23 • Dua Puluh Dua.

Tim satu unit Kejahatan dan Kekerasan Reserse Kriminal Umum telah berkumpul di ruang rapat. Anggotanya lengkap, termasuk Komandan Lukman.

Ketika informasi pertama akan disampaikan, Zeroun Alvaro memasuki ruangan. Ia duduk di kursi kosong paling ujung. Di sampingnya duduk Al yang menatap dengan heran.

Bukan hanya Al, tapi Adam, Dio, dan Irawan pun sama. Ruangan mendadak hening. Semua mata tertuju pada Zeroun. Tatapan penuh tanda tanya, tidak percaya, dan takjub. Bahkan Kapten Lukman juga terlihat terkejut. Hanya saja, Kapten Lukman sempat mengulum senyum di akhir keterkejutannya.

"Silakan dilanjut," Zeroun membuka suara.

"Oke. Irawan tolong ulang dari awal informasi yang kamu dapatkan," Kapten Lukman menimpali.

Bergabungnya Zeroun dalam rapat tim untuk ikut membahas kasus memang bukan hal yang biasa. Langka. Tentu saja. Karena tidak pernah mau ikut bergabung itulah ia dijuluki anti-sosial, manusia aneh, menyebalkan, dan lain-lain.

Selama ini Zeroun lebih senang berpikir sendiri dalam ruangannya yang tenang. Menganalisa sendiri, mengambil kesimpulan sendiri. Informasi yang telah dikumpulkan oleh tim yang bertugas menyelidik akan disodorkan pada Zeroun untuk dicocokkan dengan hasil otopsi dan analisanya. Hasil akhirnya, seseorang dari tim akan datang dan mengambilnya.

Seperti kata Al, ikut berdiskusi langsung dalam rapat akan lebih efektif. Tidak perlu membuang-buang banyak waktu. Lebih dari itu, tidak dibutuhkan bantuan kurir seperti Al lagi. Tidak juga perlu mengambil risiko untuk dilempar balok.

Irawan menjadi yang pertama menyampaikan hasil penyelidikannya. Ia bertugas mencatat kesaksian dua asisten rumah tangga Huda. Bu Ruri dan Nurul. Irawan memulai dari kesaksian Nurul.

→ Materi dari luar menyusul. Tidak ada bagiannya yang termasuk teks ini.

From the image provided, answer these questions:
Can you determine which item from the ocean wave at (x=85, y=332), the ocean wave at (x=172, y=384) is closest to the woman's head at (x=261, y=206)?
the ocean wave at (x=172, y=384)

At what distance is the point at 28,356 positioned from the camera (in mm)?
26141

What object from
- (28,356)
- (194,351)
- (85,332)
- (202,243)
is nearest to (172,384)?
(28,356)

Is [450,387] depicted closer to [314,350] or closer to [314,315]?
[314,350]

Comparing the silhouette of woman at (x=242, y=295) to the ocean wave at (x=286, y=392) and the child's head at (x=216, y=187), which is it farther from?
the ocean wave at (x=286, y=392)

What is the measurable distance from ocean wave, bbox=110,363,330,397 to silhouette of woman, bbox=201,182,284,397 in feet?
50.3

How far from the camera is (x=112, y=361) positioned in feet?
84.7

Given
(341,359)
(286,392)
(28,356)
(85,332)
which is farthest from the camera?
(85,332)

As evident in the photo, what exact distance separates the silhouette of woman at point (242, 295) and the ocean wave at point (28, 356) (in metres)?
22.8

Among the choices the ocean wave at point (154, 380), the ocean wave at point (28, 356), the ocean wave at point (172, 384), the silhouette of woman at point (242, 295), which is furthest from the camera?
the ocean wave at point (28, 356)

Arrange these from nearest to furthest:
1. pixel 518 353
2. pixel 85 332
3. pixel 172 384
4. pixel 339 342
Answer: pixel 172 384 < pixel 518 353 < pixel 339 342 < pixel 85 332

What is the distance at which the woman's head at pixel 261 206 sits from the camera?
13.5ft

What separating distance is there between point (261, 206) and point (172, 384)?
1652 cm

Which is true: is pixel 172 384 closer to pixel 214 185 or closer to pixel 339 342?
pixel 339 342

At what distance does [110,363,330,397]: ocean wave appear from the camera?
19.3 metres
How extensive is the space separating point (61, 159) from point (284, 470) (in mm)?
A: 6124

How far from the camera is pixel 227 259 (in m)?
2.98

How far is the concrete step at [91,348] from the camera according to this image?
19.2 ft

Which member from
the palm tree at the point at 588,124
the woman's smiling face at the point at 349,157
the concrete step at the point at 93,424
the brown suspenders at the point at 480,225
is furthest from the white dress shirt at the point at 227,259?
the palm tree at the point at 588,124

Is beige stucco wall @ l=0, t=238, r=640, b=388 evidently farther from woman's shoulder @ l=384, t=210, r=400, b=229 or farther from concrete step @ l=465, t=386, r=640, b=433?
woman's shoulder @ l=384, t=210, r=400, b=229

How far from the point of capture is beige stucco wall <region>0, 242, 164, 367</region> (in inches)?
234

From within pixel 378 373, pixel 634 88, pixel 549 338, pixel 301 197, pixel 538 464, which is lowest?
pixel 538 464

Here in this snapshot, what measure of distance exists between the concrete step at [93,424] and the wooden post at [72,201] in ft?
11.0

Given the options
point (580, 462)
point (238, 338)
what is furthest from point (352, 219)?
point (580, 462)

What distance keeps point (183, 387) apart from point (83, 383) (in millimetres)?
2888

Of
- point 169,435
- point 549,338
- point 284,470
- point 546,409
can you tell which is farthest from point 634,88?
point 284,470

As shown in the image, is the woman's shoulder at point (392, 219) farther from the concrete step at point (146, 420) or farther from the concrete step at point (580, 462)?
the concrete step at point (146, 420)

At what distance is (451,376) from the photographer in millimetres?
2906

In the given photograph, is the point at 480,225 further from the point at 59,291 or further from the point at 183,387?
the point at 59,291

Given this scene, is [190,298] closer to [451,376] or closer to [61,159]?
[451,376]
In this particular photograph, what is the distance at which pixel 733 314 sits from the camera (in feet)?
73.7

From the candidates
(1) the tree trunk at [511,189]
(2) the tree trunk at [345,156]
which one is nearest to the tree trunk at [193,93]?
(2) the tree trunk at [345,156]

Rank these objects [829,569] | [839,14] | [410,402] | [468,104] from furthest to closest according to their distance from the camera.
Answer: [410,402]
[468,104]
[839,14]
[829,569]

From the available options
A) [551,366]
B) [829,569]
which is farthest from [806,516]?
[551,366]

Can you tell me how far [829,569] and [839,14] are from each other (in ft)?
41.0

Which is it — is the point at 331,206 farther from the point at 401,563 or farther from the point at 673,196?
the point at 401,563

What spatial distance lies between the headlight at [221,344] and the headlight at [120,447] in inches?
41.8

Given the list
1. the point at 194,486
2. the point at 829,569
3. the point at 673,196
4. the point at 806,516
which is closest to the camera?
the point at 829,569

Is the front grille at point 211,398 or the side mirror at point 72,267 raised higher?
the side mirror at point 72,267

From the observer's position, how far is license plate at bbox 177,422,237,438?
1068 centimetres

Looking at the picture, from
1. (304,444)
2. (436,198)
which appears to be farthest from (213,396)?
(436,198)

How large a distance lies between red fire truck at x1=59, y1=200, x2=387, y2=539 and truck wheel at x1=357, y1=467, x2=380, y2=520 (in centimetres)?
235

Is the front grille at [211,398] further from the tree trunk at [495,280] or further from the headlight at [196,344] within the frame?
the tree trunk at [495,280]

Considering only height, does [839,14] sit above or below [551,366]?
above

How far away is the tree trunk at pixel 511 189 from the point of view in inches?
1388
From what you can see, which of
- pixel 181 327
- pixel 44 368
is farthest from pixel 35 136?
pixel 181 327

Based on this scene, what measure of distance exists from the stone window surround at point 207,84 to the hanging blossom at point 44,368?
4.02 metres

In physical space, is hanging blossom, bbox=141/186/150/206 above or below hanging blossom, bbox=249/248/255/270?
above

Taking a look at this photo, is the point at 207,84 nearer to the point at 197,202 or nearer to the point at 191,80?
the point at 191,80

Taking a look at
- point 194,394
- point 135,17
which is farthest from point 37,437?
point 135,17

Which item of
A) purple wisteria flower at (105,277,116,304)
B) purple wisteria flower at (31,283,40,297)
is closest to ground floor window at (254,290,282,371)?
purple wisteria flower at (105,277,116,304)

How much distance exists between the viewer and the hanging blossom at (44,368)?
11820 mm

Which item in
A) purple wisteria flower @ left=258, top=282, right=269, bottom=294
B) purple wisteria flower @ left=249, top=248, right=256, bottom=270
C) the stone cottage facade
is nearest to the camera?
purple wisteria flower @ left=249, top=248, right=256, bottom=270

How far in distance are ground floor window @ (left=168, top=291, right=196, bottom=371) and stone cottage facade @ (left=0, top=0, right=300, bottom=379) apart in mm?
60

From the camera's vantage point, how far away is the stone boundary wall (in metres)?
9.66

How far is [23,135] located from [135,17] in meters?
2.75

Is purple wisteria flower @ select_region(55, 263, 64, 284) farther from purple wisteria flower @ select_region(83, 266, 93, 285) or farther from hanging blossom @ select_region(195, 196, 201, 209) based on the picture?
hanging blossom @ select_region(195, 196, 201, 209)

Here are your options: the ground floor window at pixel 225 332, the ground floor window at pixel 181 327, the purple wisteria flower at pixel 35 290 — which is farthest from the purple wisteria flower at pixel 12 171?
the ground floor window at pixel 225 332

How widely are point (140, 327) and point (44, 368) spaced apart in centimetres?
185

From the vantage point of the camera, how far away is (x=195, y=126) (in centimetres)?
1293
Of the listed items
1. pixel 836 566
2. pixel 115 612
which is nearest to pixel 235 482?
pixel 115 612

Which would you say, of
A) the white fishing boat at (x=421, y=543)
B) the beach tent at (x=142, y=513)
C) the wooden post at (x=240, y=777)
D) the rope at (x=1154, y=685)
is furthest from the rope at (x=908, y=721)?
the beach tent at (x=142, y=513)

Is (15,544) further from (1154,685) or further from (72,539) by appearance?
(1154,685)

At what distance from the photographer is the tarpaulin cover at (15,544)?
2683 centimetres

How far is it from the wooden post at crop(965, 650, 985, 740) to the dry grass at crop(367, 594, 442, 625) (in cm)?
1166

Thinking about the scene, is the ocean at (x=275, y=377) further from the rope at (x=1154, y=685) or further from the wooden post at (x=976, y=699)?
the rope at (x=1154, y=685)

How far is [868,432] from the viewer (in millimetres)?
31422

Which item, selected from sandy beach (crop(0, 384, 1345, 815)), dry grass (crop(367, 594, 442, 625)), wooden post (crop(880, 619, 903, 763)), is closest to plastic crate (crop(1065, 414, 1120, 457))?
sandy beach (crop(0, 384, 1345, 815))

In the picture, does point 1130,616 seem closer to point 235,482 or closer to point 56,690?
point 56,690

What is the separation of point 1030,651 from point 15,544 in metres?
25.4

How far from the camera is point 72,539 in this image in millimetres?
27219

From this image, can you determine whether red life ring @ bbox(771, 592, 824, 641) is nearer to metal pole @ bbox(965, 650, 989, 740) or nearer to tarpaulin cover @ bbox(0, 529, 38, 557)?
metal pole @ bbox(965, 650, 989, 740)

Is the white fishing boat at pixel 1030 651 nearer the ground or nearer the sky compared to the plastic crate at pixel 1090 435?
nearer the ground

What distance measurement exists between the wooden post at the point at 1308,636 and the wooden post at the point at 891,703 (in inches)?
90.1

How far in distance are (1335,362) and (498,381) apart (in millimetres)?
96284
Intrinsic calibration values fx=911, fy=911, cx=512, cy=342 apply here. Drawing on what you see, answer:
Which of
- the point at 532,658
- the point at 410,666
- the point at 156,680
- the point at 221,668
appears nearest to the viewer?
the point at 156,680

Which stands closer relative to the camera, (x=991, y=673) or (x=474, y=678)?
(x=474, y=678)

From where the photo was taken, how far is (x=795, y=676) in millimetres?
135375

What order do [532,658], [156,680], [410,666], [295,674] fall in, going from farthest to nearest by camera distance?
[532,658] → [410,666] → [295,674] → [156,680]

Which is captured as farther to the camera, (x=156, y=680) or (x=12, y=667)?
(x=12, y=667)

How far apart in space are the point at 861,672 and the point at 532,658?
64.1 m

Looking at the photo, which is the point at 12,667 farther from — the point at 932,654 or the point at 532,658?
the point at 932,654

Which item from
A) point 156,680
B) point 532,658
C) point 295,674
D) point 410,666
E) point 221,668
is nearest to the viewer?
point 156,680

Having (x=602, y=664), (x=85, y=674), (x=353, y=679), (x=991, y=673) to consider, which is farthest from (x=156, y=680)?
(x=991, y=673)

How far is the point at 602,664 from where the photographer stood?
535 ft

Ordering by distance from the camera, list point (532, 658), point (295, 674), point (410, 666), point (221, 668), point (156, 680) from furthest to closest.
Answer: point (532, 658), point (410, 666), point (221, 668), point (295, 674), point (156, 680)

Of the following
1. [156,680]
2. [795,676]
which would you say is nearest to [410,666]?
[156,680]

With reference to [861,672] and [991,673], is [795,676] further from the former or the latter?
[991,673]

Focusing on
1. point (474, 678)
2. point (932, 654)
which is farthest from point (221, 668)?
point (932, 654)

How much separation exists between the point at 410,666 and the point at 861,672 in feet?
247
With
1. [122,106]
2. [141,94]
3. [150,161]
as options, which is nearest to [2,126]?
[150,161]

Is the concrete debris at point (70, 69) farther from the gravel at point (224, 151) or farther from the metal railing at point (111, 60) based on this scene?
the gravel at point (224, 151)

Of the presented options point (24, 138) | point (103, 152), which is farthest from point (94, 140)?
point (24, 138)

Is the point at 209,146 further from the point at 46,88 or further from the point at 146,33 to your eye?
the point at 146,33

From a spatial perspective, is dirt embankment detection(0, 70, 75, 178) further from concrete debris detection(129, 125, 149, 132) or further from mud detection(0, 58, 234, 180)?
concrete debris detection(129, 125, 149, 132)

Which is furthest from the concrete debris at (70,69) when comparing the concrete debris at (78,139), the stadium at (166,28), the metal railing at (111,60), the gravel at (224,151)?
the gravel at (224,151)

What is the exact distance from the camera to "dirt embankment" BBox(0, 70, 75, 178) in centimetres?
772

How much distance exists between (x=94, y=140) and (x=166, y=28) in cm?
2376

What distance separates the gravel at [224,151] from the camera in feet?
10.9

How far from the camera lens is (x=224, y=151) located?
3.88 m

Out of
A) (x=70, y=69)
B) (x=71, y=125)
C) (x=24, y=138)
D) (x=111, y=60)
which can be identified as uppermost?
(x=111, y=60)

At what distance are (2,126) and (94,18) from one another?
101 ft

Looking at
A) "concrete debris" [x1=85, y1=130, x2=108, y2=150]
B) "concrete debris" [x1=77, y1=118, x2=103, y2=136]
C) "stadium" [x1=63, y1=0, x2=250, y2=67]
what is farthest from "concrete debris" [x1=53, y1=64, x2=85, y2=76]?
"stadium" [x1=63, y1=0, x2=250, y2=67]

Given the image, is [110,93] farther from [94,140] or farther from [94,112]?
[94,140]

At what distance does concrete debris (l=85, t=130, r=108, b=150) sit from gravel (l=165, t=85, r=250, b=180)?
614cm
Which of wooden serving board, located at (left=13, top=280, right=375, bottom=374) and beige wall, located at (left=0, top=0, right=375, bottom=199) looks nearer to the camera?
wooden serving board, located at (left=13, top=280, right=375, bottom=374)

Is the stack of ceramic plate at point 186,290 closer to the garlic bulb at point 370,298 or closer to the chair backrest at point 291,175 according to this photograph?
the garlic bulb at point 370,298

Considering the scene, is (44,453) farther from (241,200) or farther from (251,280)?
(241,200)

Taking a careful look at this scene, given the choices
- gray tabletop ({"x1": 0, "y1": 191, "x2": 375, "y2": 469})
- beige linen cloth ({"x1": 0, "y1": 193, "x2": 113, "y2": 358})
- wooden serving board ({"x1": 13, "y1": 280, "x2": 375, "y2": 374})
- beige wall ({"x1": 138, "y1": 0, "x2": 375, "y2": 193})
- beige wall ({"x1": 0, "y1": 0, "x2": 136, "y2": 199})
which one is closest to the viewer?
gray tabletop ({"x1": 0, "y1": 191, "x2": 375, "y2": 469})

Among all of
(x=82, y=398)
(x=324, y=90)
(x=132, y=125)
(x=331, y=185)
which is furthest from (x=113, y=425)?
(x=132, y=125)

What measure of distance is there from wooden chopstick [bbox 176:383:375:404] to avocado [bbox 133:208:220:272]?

Menurut Nurul, Balqis turun sekitar pukul 05.30. Hal yang pertama kali Balqis lakukan adalah memasak air untuk menyedu teh. Nyonyanya itu mempunyai kebiasaan meminum teh setiap pagi. Kebiasaan yang kemudian ditularkan kepada suaminya. Balqis membuat teh dua cangkir. Satu untuk dirinya dan satu lagi untuk suaminya.

Sekitar setengah jam kemudian, Balqis kembali naik dengan membawa cangkir milik suaminya. Waktunya bagi Balqis untuk mempersiapkan keperluan mandi dan pakaian kerja suaminya. Balqis turun lagi setelah tugasnya selesai. Ia ikut membantu menyiapkan sarapan.

Keterangan Nurul setelahnya sama dengan keterangan Bu Ruri. Karenanya, Irawan beralih pada kesaksian Bu Ruri.

Bu Ruri yang baru pulang dari pasar melihat Balqis dan Nurul menyiapkan bahan-bahan untuk membuat sarapan seperti biasa. Bu Ruri sampai di rumah pukul enam lewat. Kira-kira 15 menit kemudian, ketika semua orang tengah melakukan tugasnya, Azhar Huda berteriak memanggil Balqis. Dari suaranya, Huda terdengar sedang kesal.

Irawan bertanya mengenai kepribadian Azhar Huda Pradipto. Menurut kedua ART-nya, Huda adalah seorang perfeksionis. Huda akan menjadi mudah marah jika sesuatu tidak berjalan seperti seharusnya.

Hal sehari-hari yang bisa membuat Huda kesal biasanya bila makanannya terlalu panas, terlalu asin, atau terlalu hambar. Jika pakaiannya tidak rapi. Jika tidak ada aroma pengharum tercium di ruangannya. Jika air untuk mandinya terlalu panas.

Semua orang dalam rumah sudah hafal standar-standar yang Huda tetapkan. Sudah sangat jarang menemukan Huda mengeluh atau tidak puas dengan sesuatu yang ada di rumah. Huda juga hampir tidak pernah menegur ART-nya karena melakukan kesalahan.

"Ketika ditanya bagaimana dengan memarahi istrinya, mereka lebih cenderung diam dan memilih untuk tidak berkomentar." Irawan menjelaskan.

Pagi itu sepertinya Huda marah karena pengharum kamar mandi tidak diganti.

"Untuk kebiasaan mandi pagi," Irawan menjelaskan lagi. "Menurut Nurul, jadwal mandi pagi tuannya tidak tentu. Tergantung pergi ke gym atau tidak. Jika tidak pergi ke gym, Pak Huda akan semakin lama berendam di bak mandi."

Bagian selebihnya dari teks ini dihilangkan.